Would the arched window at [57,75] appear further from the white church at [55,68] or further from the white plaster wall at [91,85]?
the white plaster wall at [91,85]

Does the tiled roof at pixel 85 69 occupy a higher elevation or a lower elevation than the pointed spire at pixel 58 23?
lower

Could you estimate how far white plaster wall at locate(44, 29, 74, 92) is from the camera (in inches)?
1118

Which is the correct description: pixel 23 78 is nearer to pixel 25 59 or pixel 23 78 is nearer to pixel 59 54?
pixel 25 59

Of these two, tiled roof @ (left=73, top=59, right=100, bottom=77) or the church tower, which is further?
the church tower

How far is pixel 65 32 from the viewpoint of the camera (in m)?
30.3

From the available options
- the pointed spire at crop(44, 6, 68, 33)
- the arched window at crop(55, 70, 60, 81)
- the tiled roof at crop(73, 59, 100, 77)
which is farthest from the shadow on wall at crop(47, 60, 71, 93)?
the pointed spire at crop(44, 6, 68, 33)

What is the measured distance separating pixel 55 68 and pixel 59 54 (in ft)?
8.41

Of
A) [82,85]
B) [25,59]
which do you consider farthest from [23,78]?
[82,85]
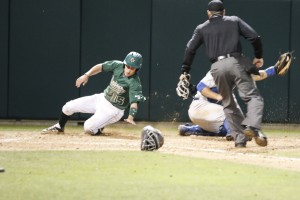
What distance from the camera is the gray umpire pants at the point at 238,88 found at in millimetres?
10469

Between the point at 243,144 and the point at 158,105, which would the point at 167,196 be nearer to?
the point at 243,144

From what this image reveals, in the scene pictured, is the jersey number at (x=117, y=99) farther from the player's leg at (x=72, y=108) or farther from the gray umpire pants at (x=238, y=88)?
the gray umpire pants at (x=238, y=88)

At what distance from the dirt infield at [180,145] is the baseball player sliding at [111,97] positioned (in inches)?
9.5

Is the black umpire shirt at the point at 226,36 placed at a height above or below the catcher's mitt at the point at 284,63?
above

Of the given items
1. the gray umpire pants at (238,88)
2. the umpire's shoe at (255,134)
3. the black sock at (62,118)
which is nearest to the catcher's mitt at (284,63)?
the gray umpire pants at (238,88)

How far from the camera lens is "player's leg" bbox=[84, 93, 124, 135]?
1316 cm

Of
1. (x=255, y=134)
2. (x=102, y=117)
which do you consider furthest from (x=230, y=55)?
(x=102, y=117)

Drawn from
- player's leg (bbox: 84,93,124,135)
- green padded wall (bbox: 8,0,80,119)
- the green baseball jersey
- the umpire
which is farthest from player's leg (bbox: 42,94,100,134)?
green padded wall (bbox: 8,0,80,119)

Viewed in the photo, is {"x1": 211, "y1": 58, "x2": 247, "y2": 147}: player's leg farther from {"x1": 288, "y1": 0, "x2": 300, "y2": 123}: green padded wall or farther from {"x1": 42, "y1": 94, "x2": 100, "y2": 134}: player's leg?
{"x1": 288, "y1": 0, "x2": 300, "y2": 123}: green padded wall

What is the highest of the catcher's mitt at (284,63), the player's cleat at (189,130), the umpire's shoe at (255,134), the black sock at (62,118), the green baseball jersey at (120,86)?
the catcher's mitt at (284,63)

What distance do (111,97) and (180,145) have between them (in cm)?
199

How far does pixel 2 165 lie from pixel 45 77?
331 inches

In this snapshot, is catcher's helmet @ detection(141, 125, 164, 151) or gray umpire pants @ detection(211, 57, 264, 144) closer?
catcher's helmet @ detection(141, 125, 164, 151)

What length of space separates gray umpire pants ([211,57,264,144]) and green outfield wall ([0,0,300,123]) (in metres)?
6.14
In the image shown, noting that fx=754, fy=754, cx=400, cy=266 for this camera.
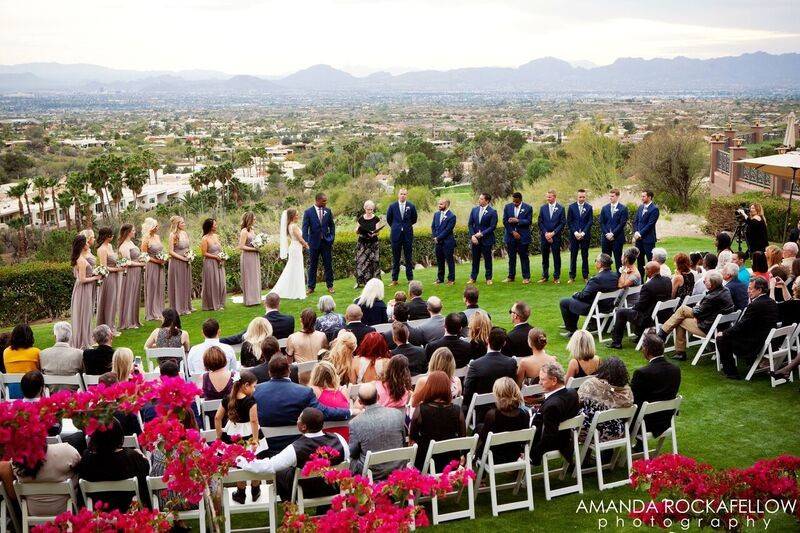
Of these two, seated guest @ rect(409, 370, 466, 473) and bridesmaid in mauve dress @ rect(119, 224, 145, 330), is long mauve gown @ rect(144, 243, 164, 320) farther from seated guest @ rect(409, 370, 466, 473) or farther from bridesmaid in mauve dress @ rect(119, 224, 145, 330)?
seated guest @ rect(409, 370, 466, 473)

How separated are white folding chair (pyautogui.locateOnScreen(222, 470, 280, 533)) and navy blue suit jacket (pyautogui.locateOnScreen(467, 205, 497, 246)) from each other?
870 centimetres

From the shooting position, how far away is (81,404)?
17.0 ft

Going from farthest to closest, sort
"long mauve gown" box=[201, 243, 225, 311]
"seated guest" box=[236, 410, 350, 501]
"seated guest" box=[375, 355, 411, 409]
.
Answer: "long mauve gown" box=[201, 243, 225, 311]
"seated guest" box=[375, 355, 411, 409]
"seated guest" box=[236, 410, 350, 501]

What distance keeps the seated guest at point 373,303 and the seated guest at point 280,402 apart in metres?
3.39

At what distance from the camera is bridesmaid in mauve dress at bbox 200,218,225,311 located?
516 inches

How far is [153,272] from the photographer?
12.8 m

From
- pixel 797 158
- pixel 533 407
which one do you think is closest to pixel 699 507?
pixel 533 407

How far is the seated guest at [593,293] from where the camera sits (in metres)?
10.8

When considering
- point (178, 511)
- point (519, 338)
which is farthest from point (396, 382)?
point (519, 338)

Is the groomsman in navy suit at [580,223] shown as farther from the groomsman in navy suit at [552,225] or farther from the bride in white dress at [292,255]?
the bride in white dress at [292,255]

--- --- ---

Quote the data exactly, starting with the line containing "How far is the" and continuing through the end of the data, including both of those lines.

Correct result:
How far is the seated guest at [593,293] from where the camera sits (in metres)?
10.8

When considering
- point (178, 511)
- point (519, 338)
which is farthest from point (396, 382)?
point (519, 338)

Is the groomsman in navy suit at [580,223] shown as farther from the groomsman in navy suit at [552,225] or farther from the bride in white dress at [292,255]?
the bride in white dress at [292,255]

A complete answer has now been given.